Intégrer la lutte contre le sida au développement

Les programmes de lutte contre le sida doivent être "intégrés à l'ensemble des programmes de développement", affirme Mme Mercy Makhalemele, directrice générale du Centre de développement communautaire et de formation de Tsabotsogo (Afrique du Sud). Cette approche permet non seulement de renforcer les efforts de prévention destinés aux groupes à risque, mais également d'aider les personnes déjà porteuses du virus. "Si des personnes séropositives vivent dans une société où l'eau est sale, elles mourront de la diarrhée", explique-t-elle à Afrique Relance. "L'eau aussi est importante pour les personnes qui ont le sida."


Des femmes enceintes séropositives s'entretiennent avec des conseillers en Afrique du Sud.

Photo : ©Eric Miller


Mère célibataire, Mme Makhalemele, est elle-même séropositive.

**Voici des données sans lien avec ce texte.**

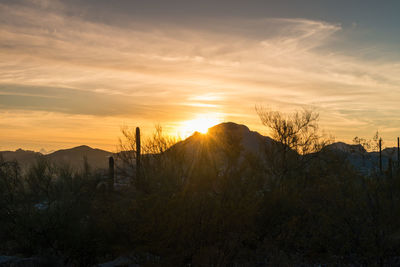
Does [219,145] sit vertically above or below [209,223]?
above

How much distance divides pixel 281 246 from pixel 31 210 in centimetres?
768

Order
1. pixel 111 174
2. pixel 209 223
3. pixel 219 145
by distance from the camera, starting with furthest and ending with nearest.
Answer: pixel 219 145, pixel 111 174, pixel 209 223

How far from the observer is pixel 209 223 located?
9.51m

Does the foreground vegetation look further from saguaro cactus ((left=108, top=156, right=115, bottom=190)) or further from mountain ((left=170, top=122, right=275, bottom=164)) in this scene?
mountain ((left=170, top=122, right=275, bottom=164))

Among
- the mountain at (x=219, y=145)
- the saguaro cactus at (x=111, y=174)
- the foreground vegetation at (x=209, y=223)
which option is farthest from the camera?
the mountain at (x=219, y=145)

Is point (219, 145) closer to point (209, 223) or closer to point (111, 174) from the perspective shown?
point (111, 174)

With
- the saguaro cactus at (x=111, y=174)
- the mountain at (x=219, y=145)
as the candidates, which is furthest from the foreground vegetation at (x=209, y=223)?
the mountain at (x=219, y=145)

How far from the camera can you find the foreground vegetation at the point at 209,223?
9375mm

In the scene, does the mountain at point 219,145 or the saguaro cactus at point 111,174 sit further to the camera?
the mountain at point 219,145

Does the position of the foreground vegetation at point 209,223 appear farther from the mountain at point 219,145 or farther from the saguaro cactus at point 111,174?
the mountain at point 219,145

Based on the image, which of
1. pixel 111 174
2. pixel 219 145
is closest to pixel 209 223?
pixel 111 174

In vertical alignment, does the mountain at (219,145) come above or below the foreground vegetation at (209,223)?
above

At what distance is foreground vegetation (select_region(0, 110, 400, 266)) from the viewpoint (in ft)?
30.8

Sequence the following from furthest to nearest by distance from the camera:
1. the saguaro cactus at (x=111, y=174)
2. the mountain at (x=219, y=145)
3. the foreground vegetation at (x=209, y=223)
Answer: the mountain at (x=219, y=145)
the saguaro cactus at (x=111, y=174)
the foreground vegetation at (x=209, y=223)
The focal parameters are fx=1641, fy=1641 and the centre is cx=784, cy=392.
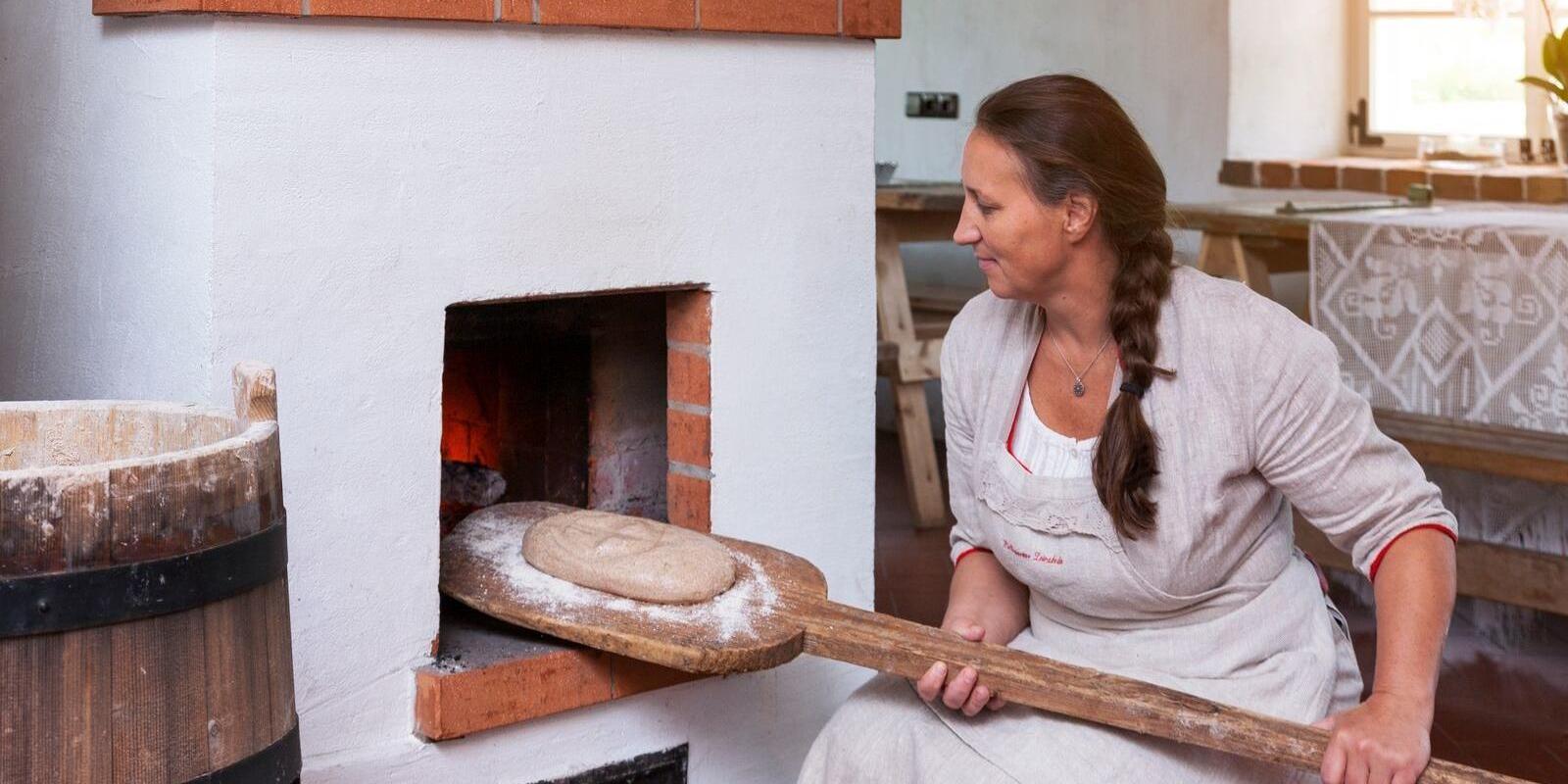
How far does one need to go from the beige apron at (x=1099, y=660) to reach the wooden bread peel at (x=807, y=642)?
68mm

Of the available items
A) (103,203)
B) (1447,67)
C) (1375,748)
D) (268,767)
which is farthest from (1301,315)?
(268,767)

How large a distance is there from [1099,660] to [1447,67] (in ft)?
15.9

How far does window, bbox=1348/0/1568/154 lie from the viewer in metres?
5.79

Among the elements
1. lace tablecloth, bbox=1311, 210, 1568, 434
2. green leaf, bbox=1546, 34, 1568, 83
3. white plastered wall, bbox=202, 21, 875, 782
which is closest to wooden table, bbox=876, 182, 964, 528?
lace tablecloth, bbox=1311, 210, 1568, 434

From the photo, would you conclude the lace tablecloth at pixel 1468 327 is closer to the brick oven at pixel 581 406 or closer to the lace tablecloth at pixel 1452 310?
the lace tablecloth at pixel 1452 310

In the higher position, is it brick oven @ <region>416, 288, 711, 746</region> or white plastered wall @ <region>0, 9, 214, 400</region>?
white plastered wall @ <region>0, 9, 214, 400</region>

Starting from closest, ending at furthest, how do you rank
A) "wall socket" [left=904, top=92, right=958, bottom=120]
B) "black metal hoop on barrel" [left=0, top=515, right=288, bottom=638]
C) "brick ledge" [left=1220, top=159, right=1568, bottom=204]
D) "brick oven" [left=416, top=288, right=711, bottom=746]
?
"black metal hoop on barrel" [left=0, top=515, right=288, bottom=638] < "brick oven" [left=416, top=288, right=711, bottom=746] < "brick ledge" [left=1220, top=159, right=1568, bottom=204] < "wall socket" [left=904, top=92, right=958, bottom=120]

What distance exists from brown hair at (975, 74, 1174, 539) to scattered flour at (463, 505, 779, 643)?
1.51 ft

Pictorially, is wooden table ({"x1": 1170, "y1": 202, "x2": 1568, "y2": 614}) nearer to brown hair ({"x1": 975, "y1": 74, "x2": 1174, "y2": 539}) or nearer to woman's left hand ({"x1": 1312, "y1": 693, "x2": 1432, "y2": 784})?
brown hair ({"x1": 975, "y1": 74, "x2": 1174, "y2": 539})

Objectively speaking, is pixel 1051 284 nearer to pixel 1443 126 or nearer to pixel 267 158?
pixel 267 158

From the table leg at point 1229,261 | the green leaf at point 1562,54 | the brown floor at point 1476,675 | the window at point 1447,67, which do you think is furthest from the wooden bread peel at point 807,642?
the window at point 1447,67

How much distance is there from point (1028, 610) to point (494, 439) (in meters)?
1.01

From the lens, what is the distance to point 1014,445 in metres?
2.09

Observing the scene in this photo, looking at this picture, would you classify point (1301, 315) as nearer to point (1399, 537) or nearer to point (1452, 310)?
point (1452, 310)
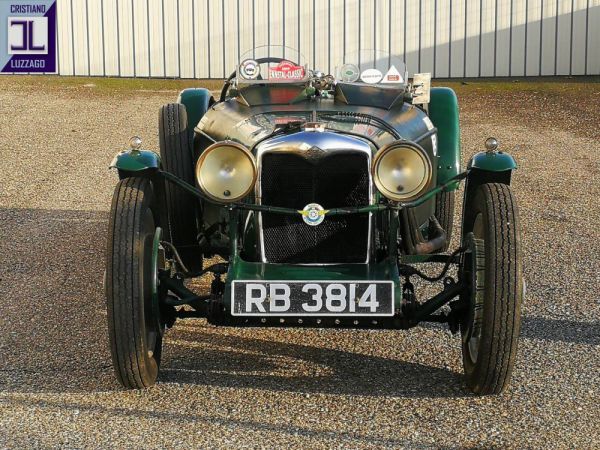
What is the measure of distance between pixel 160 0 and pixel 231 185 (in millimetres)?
13887

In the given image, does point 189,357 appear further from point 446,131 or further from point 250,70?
point 446,131

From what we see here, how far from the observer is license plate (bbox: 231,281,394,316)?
475cm

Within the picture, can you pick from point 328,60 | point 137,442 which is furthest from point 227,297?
Answer: point 328,60

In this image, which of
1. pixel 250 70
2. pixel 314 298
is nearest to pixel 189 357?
pixel 314 298

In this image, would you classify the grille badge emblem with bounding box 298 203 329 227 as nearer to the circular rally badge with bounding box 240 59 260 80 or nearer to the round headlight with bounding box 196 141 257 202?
the round headlight with bounding box 196 141 257 202

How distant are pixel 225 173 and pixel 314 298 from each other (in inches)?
29.3

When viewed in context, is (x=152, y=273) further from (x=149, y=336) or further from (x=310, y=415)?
(x=310, y=415)

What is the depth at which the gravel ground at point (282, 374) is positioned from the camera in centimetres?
451

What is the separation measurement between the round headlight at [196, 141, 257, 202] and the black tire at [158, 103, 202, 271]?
3.19 ft

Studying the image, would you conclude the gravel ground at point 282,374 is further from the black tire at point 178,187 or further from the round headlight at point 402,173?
the round headlight at point 402,173

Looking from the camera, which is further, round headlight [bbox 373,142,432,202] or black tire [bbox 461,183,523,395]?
round headlight [bbox 373,142,432,202]

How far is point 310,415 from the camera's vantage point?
15.5 ft

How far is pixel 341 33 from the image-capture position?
59.7ft

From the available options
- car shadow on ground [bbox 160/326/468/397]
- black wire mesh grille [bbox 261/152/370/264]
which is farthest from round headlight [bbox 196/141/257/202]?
car shadow on ground [bbox 160/326/468/397]
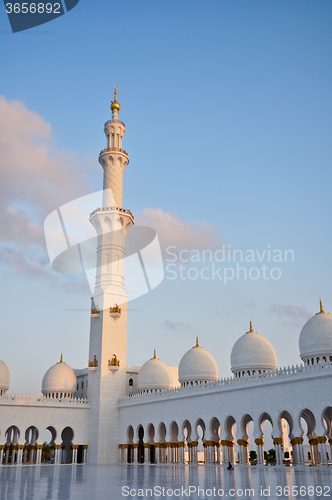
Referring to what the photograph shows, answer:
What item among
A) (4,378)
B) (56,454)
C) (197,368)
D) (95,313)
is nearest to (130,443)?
(56,454)

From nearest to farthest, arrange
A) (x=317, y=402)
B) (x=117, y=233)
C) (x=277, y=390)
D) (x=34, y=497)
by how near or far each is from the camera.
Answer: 1. (x=34, y=497)
2. (x=317, y=402)
3. (x=277, y=390)
4. (x=117, y=233)

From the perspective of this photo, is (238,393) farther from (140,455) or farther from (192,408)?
(140,455)

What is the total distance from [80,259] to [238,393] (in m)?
16.2

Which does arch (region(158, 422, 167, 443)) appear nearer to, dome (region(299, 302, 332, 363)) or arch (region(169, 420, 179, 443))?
arch (region(169, 420, 179, 443))

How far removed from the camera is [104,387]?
33.9 m

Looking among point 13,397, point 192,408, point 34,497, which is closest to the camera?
point 34,497

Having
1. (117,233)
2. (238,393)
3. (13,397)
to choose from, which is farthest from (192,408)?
(117,233)

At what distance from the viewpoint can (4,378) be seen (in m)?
33.1

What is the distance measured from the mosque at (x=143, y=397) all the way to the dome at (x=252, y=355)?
0.19 ft

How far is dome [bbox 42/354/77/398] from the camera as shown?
3503 centimetres

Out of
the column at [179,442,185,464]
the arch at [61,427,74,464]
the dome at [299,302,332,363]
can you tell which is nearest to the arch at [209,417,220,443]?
the column at [179,442,185,464]

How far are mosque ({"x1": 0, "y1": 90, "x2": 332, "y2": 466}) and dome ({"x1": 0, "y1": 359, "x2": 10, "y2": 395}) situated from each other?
70 mm

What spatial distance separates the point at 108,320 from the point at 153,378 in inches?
203

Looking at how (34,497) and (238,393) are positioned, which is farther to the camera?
(238,393)
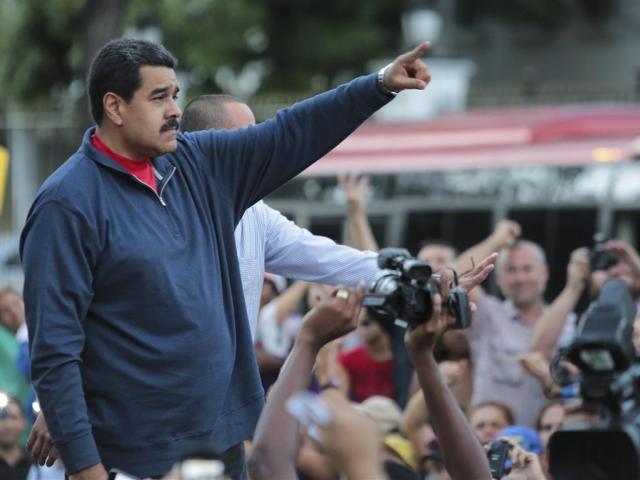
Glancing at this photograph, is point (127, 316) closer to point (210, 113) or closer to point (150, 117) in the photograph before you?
point (150, 117)

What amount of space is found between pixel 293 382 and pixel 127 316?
0.84 m

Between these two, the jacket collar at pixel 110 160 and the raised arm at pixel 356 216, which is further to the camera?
the raised arm at pixel 356 216

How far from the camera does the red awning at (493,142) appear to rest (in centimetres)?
1424

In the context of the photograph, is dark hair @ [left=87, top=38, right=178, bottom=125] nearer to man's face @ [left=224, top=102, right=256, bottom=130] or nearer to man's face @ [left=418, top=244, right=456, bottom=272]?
man's face @ [left=224, top=102, right=256, bottom=130]

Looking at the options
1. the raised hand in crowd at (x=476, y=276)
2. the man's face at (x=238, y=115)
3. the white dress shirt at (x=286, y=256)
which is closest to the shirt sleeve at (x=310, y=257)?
the white dress shirt at (x=286, y=256)

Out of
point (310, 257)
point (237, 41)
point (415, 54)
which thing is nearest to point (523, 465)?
point (310, 257)

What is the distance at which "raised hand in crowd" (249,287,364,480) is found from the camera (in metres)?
3.68

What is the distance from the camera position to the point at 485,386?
8672mm

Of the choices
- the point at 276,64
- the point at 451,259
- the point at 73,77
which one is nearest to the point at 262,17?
the point at 276,64

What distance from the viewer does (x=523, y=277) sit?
8.99 metres

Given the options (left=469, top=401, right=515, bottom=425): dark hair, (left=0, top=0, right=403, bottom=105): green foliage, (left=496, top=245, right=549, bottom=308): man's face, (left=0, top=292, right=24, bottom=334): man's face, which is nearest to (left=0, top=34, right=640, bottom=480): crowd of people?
(left=469, top=401, right=515, bottom=425): dark hair

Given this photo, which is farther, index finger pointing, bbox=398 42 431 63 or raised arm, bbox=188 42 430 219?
raised arm, bbox=188 42 430 219

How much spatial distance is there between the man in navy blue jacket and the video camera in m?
A: 1.48

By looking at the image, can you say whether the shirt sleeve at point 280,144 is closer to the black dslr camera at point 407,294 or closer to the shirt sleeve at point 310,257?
the shirt sleeve at point 310,257
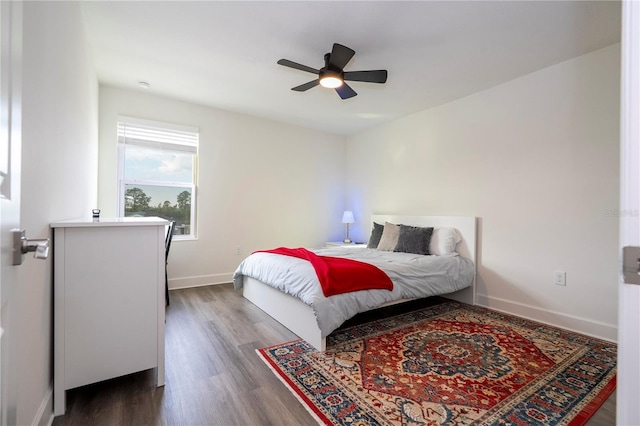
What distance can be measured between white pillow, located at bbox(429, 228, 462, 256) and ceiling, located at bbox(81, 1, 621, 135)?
5.54 feet

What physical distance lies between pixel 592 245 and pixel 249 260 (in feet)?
11.1

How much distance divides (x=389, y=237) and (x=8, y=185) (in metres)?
3.74

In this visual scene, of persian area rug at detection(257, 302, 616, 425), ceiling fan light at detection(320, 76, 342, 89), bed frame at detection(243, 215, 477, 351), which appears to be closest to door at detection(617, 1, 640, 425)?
persian area rug at detection(257, 302, 616, 425)

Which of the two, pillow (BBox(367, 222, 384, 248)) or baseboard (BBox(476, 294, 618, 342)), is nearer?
baseboard (BBox(476, 294, 618, 342))

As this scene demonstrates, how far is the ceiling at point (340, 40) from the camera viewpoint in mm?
2154

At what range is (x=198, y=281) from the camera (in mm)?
4137

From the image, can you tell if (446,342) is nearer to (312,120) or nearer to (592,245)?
(592,245)

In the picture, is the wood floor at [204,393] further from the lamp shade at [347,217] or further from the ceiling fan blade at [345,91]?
the lamp shade at [347,217]

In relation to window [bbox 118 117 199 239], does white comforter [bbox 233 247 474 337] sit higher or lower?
lower

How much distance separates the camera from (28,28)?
1194 mm

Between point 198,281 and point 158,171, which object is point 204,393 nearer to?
point 198,281

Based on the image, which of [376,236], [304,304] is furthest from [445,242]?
[304,304]

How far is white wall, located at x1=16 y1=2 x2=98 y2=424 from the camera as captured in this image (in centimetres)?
118

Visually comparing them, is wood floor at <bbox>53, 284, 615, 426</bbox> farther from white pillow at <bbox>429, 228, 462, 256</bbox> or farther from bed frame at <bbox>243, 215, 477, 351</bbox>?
white pillow at <bbox>429, 228, 462, 256</bbox>
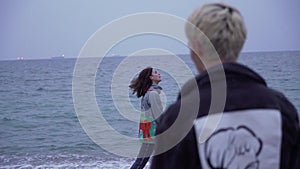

Elle a participé à la création en 1994 de l'organisation ayant pour nom National Association of People living with AIDS (NAPWA), et continue de siéger à son conseil d'administration. Elle a été à l'avant-garde du mouvement lancé en Afrique du Sud en vue d'obtenir un accès juste et équitable aux médicaments contre le sida. L'une des premières femmes à avoir révélé sa séropositivité, elle est également l'un des porte-drapeaux des femmes séropositives. Les programmes de son centre s'adressent principalement aux jeunes (de la région de Johannesburg) et aux femmes (de Durban) et dispensent des informations et programmes de sensibilisation sur le sida, ainsi que des formations aux aptitudes à la vie quotidienne, à la création d'emplois, à l'assainissement des communautés et à d'autres activités de développement.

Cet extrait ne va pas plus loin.